> [Reading text]
- Opening Delimiter -

In the early 1980's, Calypso sailed up the St. Lawrence River to the Great Lakes. The Nature that the crew encountered was grandiose, but also damaged: humpback whales caught in fishing nets, beluga whales suffering from toxic pollutants.... but, as they played hide-and -seek with blue whales and filmed the birth of baby seals, the Cousteau team would reveal for the entire world how profoundly beautiful Canada is.
The Captain was invited to visit the Mingan Indians of Quebec, who have lost even the right to fish in their ancestral rivers. Like all the native peoples of North America, who once lived in harmony with their environment, they have been deprived of their lands and their concept of the world.
During one memorable outing in the Diving Saucer, in Saguenay River fjord, the team discovered a "lens" of perfectly pure sea water hidden under 15 meters of chocolate-covered river. Through the portholes, they watched millions of tiny medusas, like so many snowflakes, proof that the water was briny. That explained the presence of beluga whales and blue whales in a river so far away from the ocean: at the bottom of the fjord, an abundance of marine life throbbed.
Calypso's crew did not stop there. They explored shipwrecks and Niagara Falls; some days, the ship was coated with more than 10 centimeters of ice. But nothing would stop Captain Cousteau's odyssey; Calypso sailed on and brought back astonishing images of one of the most dangerous expeditions she ever undertook.
In 1999, twenty years after Calypso, her older sister, made this trip, Alcyone found herself on the St. Lawrence River. Using her Turbosails, she traveled up this great river into the heart of the North American continent.
The Saguenay River merges with the St. Lawrence at the western end of the Laurentian Channel, a tongue of cold seawater that wells up with an enormous quantity of nutrients and planktonic crustaceans. This is where whales gather. From Alcyone's deck, they announced themselves from far away by the nearly continuous jets of white vapor, splitting the horizon like explosions.
In an instant, the dive team was in the Zodiac heading for a pod. Eyes were riveted to the spot where the whales were last seen. Bernard Delemotte, the expedition leader, smoothly and tranquilly heads for what seems to the divers to be some imaginary spot. Then, to their surprise, a blow rose with a "whoosh" and the immense head of a whale pierced the surface close to the boat.
Then, not two meters away, there was a second blow, and a third, and a fourth. These were fin whales that come to mingle with the resident belugas, or white whales, in the nutrient-rich waters.
Huge backs emerged and the wash of tails made big circles of flat, smooth water in the middle of the tumultuous waves.
Suddenly, one big whale glided through the water underneath the little boat while four or five immense backs encircled it. Dozens of whales surrounded the divers, more than the imagination could encompass.
Bernard was astonished. When he was here with Calypso in 1980, there were far fewer whales. Beluga herds were only remnants of a population believed to have numbered 5,000 as recently as the early twentieth century.
All whaling was banned by Canada in 1973, but the beluga herds continued to diminish to a few hundred at the time of the earlier Cousteau expedition. Canadian environmental organizations were pressing for greater protection for the belugas and other whales, encouraging the establishment of a reserve and of a whale-watching industry to generate support for conservation.
Together with the Canadians, the Cousteau team rejoiced at the state of the whales today and hoped for a resurgent future.

- Closing Delimiter -

> [Data extracts]
- Opening Delimiter -

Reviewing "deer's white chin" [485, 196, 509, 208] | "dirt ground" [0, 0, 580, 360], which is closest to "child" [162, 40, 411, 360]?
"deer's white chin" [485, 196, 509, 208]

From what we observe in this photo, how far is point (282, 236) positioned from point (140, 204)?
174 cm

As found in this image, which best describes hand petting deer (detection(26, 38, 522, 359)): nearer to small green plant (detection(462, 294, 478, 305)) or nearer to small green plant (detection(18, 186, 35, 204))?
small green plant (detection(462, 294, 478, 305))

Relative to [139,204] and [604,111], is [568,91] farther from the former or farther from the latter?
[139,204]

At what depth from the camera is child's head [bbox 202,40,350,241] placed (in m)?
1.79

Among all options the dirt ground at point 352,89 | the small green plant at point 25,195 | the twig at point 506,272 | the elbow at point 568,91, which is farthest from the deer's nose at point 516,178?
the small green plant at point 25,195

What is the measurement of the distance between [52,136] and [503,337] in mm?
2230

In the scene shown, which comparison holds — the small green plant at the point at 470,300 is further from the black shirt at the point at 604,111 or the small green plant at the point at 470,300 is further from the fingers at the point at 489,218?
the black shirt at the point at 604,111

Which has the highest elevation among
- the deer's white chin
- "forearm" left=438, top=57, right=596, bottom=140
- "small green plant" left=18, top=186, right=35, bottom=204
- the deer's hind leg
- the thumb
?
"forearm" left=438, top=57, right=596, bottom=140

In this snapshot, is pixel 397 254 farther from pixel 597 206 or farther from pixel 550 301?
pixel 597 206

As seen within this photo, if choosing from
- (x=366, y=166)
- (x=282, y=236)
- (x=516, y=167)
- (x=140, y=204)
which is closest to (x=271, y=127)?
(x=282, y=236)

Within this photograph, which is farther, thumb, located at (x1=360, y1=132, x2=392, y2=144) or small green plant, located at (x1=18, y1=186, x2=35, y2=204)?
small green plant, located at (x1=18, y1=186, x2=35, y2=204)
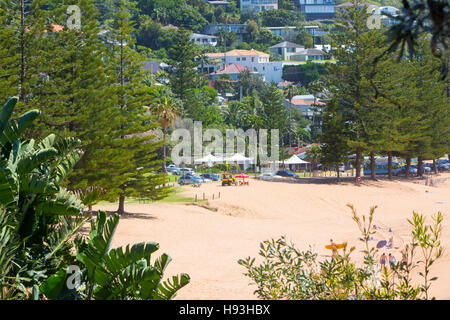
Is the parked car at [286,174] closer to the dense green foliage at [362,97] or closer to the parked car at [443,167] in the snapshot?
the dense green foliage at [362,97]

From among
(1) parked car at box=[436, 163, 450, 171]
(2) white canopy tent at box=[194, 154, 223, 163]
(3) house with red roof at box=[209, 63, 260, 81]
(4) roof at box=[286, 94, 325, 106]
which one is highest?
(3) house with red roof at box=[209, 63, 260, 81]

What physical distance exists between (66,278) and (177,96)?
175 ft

- Closing Delimiter -

> [Work order] Name every kind of whale mentioned in the text about the Cousteau expeditions on the St. Lawrence River.

> [Solution] Humpback whales, beluga whales (also called white whales), blue whales, and fin whales.